Les motifs de la grève Illimitée à l’UASZ

Le 23 novembre dernier, les étudiants de l’Université Assane Seck ont déclenché une grève illimitée, entraînant des violences qui ont causé des blessures et des dégradations matérielles. Ils réclament de meilleures conditions d’études, l’achèvement des travaux de construction de douze amphithéâtres, ainsi que des infrastructures manquantes, tout en dénonçant les coupures d’électricité fréquentes. En réponse à cette agitation, le conseil académique, dirigé par le recteur Alassane Diédhiou, a décidé de fermer l’université « jusqu’à nouvel ordre » et a ordonné l’évacuation des étudiants résidant sur le campus.

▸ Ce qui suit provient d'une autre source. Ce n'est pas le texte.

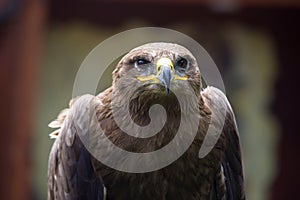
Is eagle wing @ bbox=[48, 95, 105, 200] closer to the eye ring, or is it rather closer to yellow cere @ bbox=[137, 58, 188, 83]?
yellow cere @ bbox=[137, 58, 188, 83]

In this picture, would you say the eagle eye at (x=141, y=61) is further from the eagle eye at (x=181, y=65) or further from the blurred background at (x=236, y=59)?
the blurred background at (x=236, y=59)

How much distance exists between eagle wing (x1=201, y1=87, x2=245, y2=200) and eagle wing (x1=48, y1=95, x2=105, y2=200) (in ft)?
1.89

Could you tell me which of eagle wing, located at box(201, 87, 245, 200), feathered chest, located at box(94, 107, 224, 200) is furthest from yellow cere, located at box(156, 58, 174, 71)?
eagle wing, located at box(201, 87, 245, 200)

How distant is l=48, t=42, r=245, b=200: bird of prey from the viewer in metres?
4.14

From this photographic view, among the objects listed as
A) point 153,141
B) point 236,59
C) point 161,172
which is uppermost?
point 236,59

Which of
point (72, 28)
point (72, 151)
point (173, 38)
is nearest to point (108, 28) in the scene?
point (72, 28)

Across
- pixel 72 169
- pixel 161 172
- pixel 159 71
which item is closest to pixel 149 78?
pixel 159 71

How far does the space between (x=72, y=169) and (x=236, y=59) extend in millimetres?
2892

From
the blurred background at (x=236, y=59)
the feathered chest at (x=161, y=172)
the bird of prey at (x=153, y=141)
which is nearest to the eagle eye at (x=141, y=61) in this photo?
the bird of prey at (x=153, y=141)

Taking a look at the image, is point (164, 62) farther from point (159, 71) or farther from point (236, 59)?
point (236, 59)

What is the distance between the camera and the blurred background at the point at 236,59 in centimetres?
702

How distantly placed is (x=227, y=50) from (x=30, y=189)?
1.73 meters

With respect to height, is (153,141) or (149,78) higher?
(149,78)

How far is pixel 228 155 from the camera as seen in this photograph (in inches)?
181
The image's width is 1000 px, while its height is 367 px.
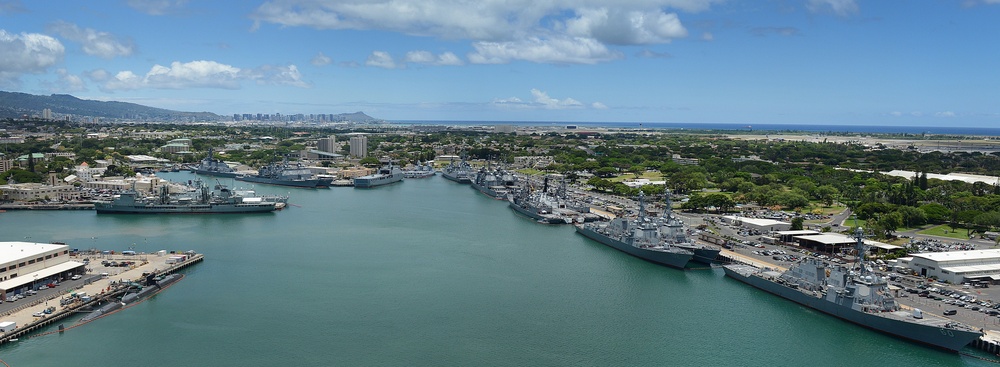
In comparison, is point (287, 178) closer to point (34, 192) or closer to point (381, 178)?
point (381, 178)

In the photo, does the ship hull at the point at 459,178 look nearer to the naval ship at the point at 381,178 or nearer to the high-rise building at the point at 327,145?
the naval ship at the point at 381,178

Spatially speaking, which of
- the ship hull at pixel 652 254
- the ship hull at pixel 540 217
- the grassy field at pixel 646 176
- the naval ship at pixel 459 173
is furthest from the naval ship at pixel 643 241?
the naval ship at pixel 459 173

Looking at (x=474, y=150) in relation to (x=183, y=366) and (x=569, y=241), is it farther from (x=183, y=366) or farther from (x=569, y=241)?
(x=183, y=366)

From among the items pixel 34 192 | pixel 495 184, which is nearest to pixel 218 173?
pixel 34 192

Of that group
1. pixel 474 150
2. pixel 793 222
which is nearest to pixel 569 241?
pixel 793 222

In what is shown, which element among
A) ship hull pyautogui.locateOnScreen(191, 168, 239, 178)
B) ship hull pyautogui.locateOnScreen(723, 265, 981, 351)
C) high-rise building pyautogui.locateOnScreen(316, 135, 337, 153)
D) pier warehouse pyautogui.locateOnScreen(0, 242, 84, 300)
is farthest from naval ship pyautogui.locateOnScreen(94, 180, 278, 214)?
high-rise building pyautogui.locateOnScreen(316, 135, 337, 153)

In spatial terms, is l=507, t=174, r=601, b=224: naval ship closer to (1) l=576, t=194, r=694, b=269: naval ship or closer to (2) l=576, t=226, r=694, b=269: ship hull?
(1) l=576, t=194, r=694, b=269: naval ship
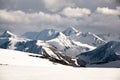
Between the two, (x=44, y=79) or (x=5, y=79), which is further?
(x=44, y=79)

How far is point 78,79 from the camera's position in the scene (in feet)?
110

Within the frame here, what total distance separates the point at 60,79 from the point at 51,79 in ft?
3.48

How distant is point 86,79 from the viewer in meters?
33.7

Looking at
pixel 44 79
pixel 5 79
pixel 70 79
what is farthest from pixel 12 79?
pixel 70 79

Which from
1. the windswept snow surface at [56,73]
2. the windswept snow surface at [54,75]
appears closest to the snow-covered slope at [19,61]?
the windswept snow surface at [56,73]

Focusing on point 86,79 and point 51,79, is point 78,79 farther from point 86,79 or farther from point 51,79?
point 51,79

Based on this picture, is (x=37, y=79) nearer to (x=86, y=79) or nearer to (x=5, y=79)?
(x=5, y=79)

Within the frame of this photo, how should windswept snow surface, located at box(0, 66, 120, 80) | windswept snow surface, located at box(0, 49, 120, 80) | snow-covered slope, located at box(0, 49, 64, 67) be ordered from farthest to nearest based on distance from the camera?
snow-covered slope, located at box(0, 49, 64, 67), windswept snow surface, located at box(0, 49, 120, 80), windswept snow surface, located at box(0, 66, 120, 80)

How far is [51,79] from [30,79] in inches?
96.1

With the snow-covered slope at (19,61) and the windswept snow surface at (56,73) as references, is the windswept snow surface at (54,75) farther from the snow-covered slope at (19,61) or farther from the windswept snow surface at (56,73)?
the snow-covered slope at (19,61)

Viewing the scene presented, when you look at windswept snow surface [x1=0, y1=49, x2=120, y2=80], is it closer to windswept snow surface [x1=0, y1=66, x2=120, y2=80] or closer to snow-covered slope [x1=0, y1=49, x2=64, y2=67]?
windswept snow surface [x1=0, y1=66, x2=120, y2=80]

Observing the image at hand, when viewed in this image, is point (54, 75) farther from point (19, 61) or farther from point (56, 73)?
point (19, 61)

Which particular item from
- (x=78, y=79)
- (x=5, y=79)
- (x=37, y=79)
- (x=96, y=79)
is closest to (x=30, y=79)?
(x=37, y=79)

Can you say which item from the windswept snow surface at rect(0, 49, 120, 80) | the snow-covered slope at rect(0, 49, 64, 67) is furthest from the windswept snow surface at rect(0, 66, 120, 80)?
the snow-covered slope at rect(0, 49, 64, 67)
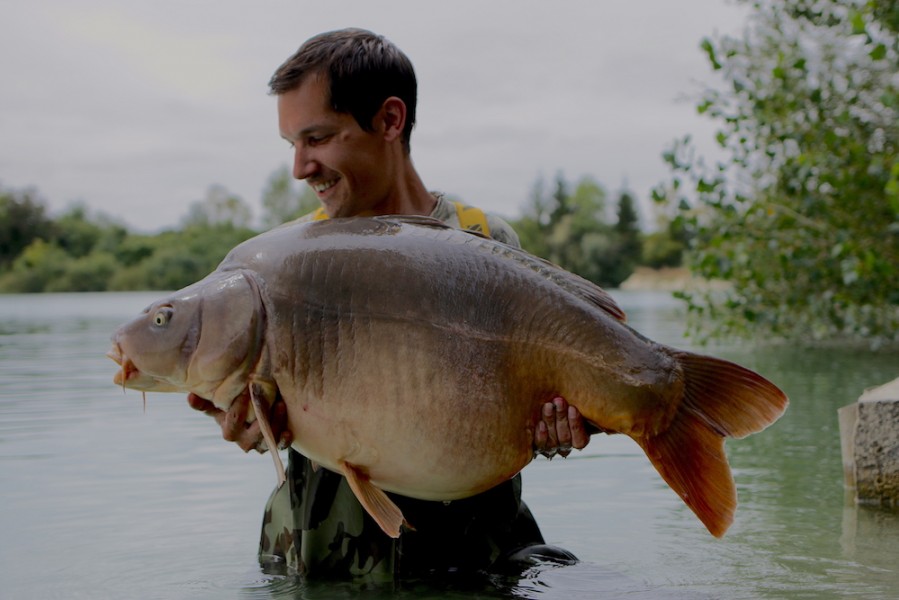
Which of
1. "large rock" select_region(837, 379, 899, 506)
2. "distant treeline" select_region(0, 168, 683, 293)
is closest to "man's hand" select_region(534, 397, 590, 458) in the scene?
"large rock" select_region(837, 379, 899, 506)

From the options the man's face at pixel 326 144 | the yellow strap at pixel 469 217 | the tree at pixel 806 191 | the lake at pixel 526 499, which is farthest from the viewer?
the tree at pixel 806 191

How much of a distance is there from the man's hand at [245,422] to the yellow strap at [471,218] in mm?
1216

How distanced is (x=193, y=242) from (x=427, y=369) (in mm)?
79672

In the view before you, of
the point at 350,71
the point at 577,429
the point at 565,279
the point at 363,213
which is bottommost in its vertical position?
the point at 577,429

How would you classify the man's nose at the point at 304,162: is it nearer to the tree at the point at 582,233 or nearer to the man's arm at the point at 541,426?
the man's arm at the point at 541,426

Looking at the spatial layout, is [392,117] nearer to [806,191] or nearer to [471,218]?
[471,218]

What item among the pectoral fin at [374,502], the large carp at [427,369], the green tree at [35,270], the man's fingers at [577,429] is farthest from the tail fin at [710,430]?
the green tree at [35,270]

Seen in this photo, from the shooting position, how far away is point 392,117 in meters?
3.66

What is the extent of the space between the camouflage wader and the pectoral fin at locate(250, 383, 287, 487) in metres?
0.78

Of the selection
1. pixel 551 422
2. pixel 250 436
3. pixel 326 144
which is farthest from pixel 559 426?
pixel 326 144

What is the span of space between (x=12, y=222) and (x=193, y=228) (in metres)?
14.7

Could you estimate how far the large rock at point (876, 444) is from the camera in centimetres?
521

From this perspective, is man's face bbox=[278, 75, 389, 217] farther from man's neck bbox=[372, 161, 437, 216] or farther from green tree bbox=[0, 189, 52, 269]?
green tree bbox=[0, 189, 52, 269]

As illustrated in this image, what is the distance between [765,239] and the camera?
11.1 metres
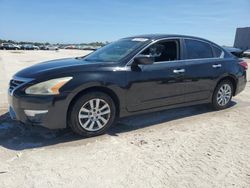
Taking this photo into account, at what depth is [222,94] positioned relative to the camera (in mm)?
6023

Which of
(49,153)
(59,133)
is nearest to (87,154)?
(49,153)

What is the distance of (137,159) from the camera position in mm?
3557

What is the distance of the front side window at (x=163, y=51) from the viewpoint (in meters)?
4.92

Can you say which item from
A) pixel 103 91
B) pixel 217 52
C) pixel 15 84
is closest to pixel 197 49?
pixel 217 52

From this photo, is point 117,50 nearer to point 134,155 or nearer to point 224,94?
point 134,155

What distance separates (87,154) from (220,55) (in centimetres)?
379

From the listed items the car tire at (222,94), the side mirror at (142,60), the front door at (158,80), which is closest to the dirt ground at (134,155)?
the front door at (158,80)

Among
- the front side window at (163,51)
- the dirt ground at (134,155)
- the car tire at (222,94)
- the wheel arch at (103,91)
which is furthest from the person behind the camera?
the car tire at (222,94)

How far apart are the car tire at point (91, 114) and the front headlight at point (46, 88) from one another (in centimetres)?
35

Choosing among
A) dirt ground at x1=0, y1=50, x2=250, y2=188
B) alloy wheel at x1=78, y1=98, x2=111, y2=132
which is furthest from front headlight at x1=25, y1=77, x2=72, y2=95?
dirt ground at x1=0, y1=50, x2=250, y2=188

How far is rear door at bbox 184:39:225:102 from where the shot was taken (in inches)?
209

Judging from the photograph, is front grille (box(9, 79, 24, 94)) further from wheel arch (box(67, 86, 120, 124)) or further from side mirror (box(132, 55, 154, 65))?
side mirror (box(132, 55, 154, 65))

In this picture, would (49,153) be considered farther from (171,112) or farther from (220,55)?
(220,55)

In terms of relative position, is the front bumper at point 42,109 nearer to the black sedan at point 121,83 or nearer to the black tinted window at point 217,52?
the black sedan at point 121,83
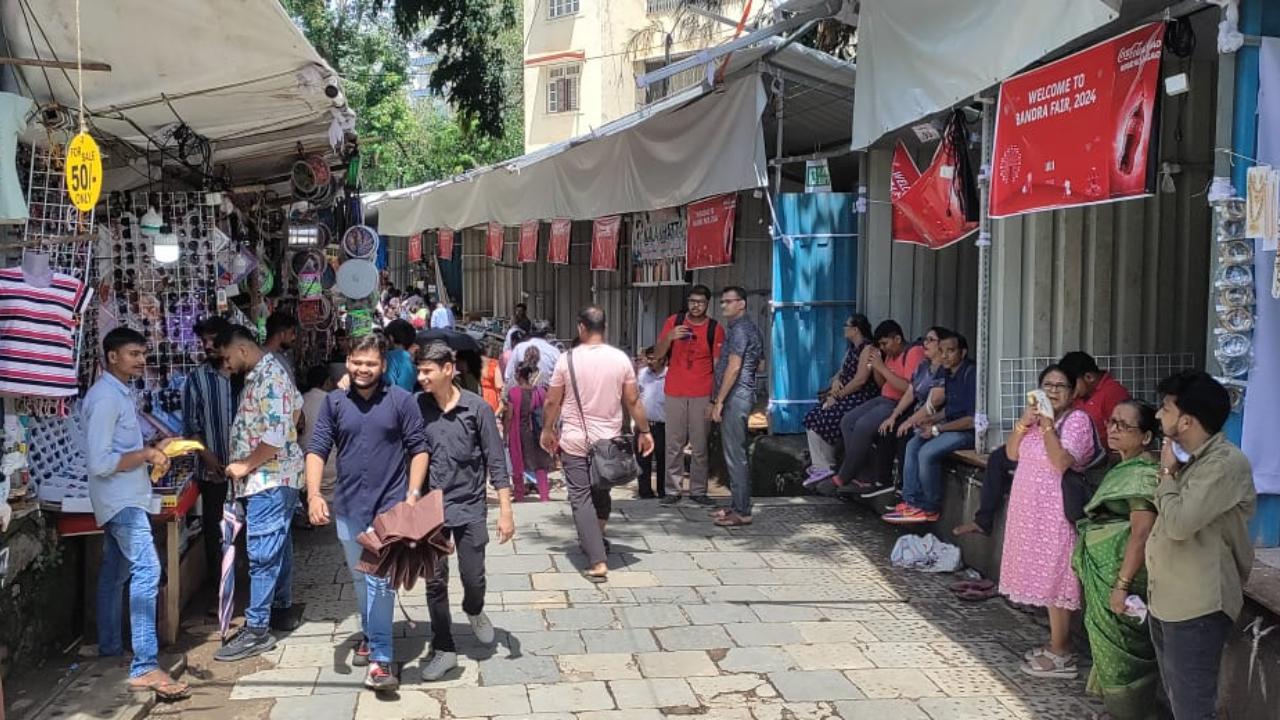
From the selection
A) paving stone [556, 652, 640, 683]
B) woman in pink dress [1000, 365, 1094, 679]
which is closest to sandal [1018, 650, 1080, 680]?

Après une réunion du conseil académique le 12 décembre, une décision a été prise pour rouvrir l’université le 6 janvier, accompagnée de nouvelles mesures, dont l’adoption d’une session unique pour l’année universitaire 2023-2024 dans certaines UFR, comme LASHU, SES et ST ou encore l’invalidation du second semestre 2023-2024, au cas où les étudiants s’aventurent à rejeter tout projet de reprise des enseignements au-delà de la date butoir du 13 janvier. Par ailleurs, le président de la République, Bassirou Diomaye Faye, avait demandé au gouvernement, dans un communiqué du Conseil des ministres, un plan d’urgence pour la livraison, selon un calendrier maîtrisé, de tous les chantiers relatifs aux amphithéâtres, salles de cours, restaurants et pavillons engagés par l’État dans les universités publiques.